Barnett, a native Israeli, came through Detroit last month to talk about an organization called Israel Academic Monitor (IAM). She describes it as an attempt to shed light on what these professors are up to and what they are saying.
She was on her way to Ann Arbor to monitor a speech by one of them, Neve Gordon. He teaches at Ben-Gurion University, but is a visiting professor in Middle Eastern Studies this year at the University of Michigan.
“Unfortunately, the average Israeli has no idea,’ says Barnett, “because they usually publish in English, not in Hebrew. And the ones who are the superstars---Ilan Pappe and Gordon---are just the tip of the iceberg. We know that 358 of them signed a petition urging students to disobey orders to serve with the army in the ‘occupied territories.’”
Gordon, for his part, says the organization “would be a tasteless joke if the times were not right for this sort of witch hunt.” He ascribed it to nationalist and sectarian “frenzy.”
According to the think tank affiliated with IAM, the Ariel Center for Policy Research, about 6 percent of the faculty in Israel’s universities are dedicated to the anti-Zionist cause. But in the humanities and social sciences, they estimate the number to be around 25 percent. A booklet published by the Center calls them “Our Inner Scourge.”
“They tell us we are McCarthyites, trying to suppress academic freedom,” says Barnett. “Just the opposite. We are trying to make sure the other side gets heard so students can make up their minds.
“We don’t want to shut them up, although an Arab academic who said the same things about his country would be silenced pretty quickly. We just want people to understand what is going on.
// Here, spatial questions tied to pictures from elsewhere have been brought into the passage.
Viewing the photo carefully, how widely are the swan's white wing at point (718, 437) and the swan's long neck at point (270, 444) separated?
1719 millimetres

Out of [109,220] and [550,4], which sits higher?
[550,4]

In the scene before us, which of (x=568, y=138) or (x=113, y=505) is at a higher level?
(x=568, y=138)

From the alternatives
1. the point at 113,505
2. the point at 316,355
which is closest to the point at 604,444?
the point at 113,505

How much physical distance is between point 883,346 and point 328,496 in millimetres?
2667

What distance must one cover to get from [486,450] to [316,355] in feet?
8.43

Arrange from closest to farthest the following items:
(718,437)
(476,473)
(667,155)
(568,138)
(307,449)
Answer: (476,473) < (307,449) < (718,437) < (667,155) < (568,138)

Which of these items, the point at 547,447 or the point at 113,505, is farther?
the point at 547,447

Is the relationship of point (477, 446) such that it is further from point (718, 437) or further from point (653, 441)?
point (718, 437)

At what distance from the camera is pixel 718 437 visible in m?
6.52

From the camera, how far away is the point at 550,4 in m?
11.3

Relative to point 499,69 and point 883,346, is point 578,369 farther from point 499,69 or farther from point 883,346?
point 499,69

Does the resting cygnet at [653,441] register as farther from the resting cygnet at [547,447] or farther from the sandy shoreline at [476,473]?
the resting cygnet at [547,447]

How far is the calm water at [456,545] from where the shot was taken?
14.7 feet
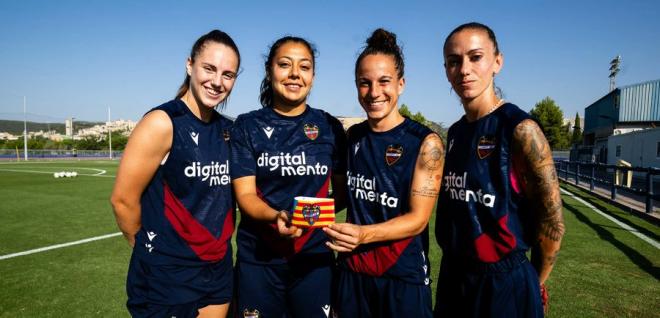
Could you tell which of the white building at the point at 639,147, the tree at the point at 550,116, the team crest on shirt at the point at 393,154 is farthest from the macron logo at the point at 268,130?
the tree at the point at 550,116

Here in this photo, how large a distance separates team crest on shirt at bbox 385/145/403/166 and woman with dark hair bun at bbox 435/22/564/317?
0.35 m

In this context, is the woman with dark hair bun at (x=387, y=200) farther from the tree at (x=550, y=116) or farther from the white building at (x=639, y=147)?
the tree at (x=550, y=116)

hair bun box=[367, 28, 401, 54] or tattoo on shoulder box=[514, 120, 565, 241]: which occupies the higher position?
hair bun box=[367, 28, 401, 54]

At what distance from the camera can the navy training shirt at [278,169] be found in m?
2.85

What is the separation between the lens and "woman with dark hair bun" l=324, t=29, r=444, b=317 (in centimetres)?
246

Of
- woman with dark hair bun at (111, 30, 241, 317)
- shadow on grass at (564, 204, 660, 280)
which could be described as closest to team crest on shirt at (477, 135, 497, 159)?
woman with dark hair bun at (111, 30, 241, 317)

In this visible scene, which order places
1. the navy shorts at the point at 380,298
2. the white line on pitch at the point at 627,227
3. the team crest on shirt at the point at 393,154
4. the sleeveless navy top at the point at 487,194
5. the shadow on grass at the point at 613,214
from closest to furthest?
the sleeveless navy top at the point at 487,194 < the navy shorts at the point at 380,298 < the team crest on shirt at the point at 393,154 < the white line on pitch at the point at 627,227 < the shadow on grass at the point at 613,214

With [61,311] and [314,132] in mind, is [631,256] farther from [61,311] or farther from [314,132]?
[61,311]

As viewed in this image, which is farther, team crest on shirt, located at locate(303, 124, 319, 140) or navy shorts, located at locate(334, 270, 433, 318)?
team crest on shirt, located at locate(303, 124, 319, 140)

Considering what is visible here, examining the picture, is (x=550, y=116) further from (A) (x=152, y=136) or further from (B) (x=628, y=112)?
(A) (x=152, y=136)

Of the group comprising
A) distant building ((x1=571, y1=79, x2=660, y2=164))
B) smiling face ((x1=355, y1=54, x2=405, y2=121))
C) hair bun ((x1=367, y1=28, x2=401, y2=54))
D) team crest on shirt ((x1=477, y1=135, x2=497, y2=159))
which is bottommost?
team crest on shirt ((x1=477, y1=135, x2=497, y2=159))

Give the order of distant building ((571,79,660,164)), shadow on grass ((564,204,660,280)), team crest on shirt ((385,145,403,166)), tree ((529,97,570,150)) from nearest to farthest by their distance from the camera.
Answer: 1. team crest on shirt ((385,145,403,166))
2. shadow on grass ((564,204,660,280))
3. distant building ((571,79,660,164))
4. tree ((529,97,570,150))

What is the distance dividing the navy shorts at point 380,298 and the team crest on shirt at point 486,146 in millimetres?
923

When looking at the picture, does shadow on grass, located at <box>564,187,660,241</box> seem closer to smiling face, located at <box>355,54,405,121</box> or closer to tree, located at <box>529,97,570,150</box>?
smiling face, located at <box>355,54,405,121</box>
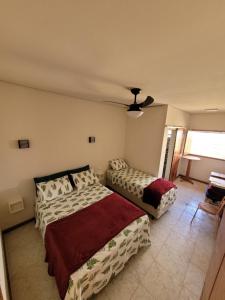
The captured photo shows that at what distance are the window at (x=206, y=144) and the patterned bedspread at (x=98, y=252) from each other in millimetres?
3866

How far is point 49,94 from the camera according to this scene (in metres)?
2.51

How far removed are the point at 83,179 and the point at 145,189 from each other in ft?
4.52

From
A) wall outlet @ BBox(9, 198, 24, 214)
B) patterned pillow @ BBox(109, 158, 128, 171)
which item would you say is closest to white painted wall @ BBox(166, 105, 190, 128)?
patterned pillow @ BBox(109, 158, 128, 171)

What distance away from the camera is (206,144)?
466 centimetres

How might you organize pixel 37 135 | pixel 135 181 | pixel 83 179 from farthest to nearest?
1. pixel 135 181
2. pixel 83 179
3. pixel 37 135

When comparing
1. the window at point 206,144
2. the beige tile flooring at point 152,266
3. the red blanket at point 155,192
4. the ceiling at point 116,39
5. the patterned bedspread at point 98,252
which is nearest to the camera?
the ceiling at point 116,39

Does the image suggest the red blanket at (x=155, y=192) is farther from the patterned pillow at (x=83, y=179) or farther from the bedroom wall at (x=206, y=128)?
the bedroom wall at (x=206, y=128)

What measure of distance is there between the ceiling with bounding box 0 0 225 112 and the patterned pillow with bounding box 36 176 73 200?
179 centimetres

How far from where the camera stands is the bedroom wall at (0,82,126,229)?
2.17 meters

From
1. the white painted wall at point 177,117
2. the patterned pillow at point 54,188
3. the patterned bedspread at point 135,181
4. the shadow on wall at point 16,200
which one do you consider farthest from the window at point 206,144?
the shadow on wall at point 16,200

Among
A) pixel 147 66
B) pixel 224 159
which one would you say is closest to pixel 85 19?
pixel 147 66

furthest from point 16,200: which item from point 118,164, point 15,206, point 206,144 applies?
point 206,144

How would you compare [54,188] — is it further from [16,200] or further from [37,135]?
[37,135]

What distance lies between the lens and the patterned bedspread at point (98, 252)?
1.30 meters
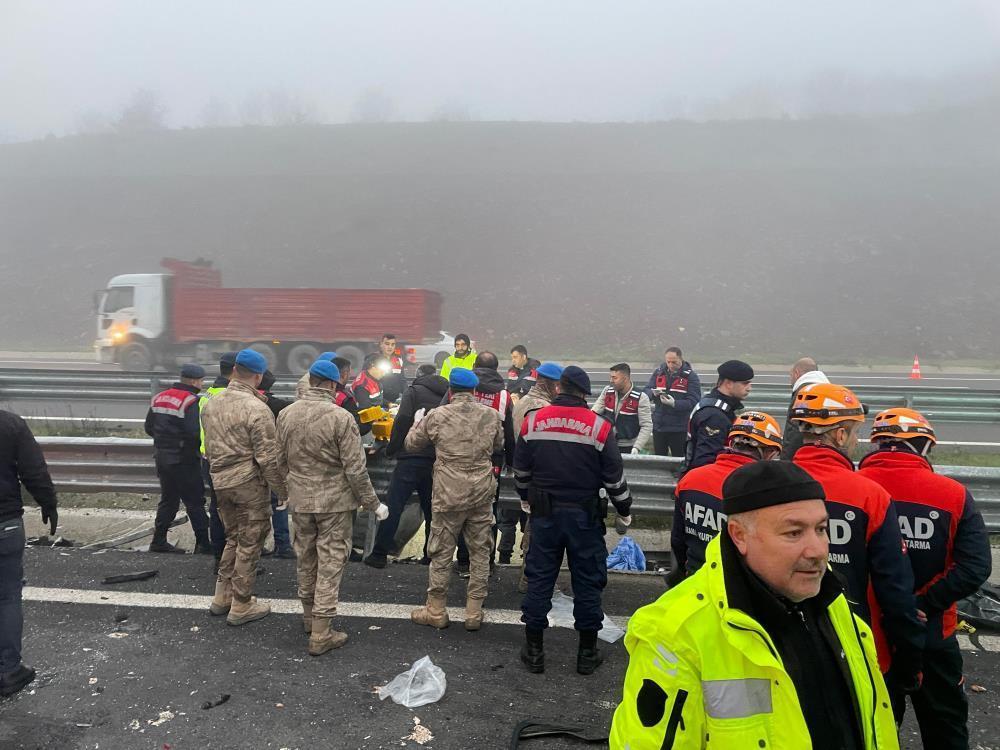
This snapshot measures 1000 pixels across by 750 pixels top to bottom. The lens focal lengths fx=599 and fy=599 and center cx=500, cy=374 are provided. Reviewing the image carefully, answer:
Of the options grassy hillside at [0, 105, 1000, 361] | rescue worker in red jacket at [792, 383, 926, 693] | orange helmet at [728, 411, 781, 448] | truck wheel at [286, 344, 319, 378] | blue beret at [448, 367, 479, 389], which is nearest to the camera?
rescue worker in red jacket at [792, 383, 926, 693]

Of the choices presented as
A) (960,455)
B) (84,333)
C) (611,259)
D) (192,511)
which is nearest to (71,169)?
(84,333)

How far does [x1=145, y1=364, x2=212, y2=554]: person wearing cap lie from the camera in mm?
5371

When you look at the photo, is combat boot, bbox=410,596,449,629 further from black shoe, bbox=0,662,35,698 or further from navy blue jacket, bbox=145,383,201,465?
navy blue jacket, bbox=145,383,201,465

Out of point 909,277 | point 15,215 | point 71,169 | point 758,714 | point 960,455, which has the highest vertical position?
point 71,169

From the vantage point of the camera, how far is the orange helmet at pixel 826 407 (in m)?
2.70

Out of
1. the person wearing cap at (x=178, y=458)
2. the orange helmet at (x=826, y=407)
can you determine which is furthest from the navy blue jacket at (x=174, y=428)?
the orange helmet at (x=826, y=407)

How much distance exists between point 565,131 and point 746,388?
64362 millimetres

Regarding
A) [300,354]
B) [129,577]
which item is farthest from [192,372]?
[300,354]

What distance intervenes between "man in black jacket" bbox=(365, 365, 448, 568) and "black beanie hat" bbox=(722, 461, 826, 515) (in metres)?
3.70

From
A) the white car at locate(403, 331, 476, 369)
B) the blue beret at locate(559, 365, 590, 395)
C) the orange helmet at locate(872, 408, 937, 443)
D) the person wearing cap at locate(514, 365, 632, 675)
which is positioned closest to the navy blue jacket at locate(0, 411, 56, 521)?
the person wearing cap at locate(514, 365, 632, 675)

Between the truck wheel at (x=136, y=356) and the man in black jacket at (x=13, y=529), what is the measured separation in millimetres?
16487

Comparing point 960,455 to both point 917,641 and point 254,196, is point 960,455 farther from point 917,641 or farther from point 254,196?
point 254,196

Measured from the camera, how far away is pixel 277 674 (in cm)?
359

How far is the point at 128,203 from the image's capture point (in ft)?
163
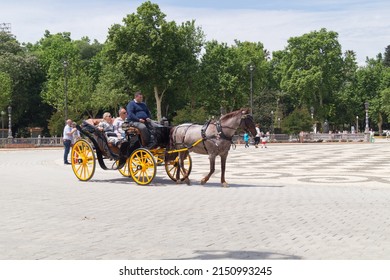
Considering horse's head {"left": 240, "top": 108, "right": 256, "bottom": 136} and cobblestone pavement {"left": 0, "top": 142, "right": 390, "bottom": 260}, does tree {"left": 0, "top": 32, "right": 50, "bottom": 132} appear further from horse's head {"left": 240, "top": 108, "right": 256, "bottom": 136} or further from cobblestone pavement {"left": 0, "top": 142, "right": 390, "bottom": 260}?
cobblestone pavement {"left": 0, "top": 142, "right": 390, "bottom": 260}

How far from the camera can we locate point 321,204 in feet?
32.4

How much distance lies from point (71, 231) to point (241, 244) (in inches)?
93.8

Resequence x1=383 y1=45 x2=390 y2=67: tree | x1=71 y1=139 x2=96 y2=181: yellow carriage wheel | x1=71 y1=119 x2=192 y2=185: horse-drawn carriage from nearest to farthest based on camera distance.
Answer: x1=71 y1=119 x2=192 y2=185: horse-drawn carriage < x1=71 y1=139 x2=96 y2=181: yellow carriage wheel < x1=383 y1=45 x2=390 y2=67: tree

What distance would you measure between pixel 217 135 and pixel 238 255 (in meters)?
7.49

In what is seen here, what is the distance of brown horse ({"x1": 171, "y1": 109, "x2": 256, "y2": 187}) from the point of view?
13.0m

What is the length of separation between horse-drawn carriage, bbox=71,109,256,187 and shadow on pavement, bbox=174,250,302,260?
272 inches

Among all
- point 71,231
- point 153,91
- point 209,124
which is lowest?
point 71,231

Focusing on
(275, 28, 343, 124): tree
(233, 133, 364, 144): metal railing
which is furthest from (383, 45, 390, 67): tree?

“Others tell us that all we are doing is making these people more famous by giving them attention. But we can’t ignore them any longer. We can’t keep living in denial that this is happening and this is what our students are hearing.”
The IAM’s basic strategy is to reach and inform contributors to Israeli universities. In fact, if you go to its web site---Israel-Academia-Monitor.com---the first thing you’ll see on the home page is ‘Are you a donor to Israel’s universities?’”
Barnett is a former member of the peace movement. But during the second Intifada, in 2002, she realized the philosophy she believed in had been “hijacked by those who support terrorists. The IAM was formed four years later.
“I think we are starting to make a difference,” she says. “More academics are being recruited to our organization and they are speaking out in support of what we’re doing.”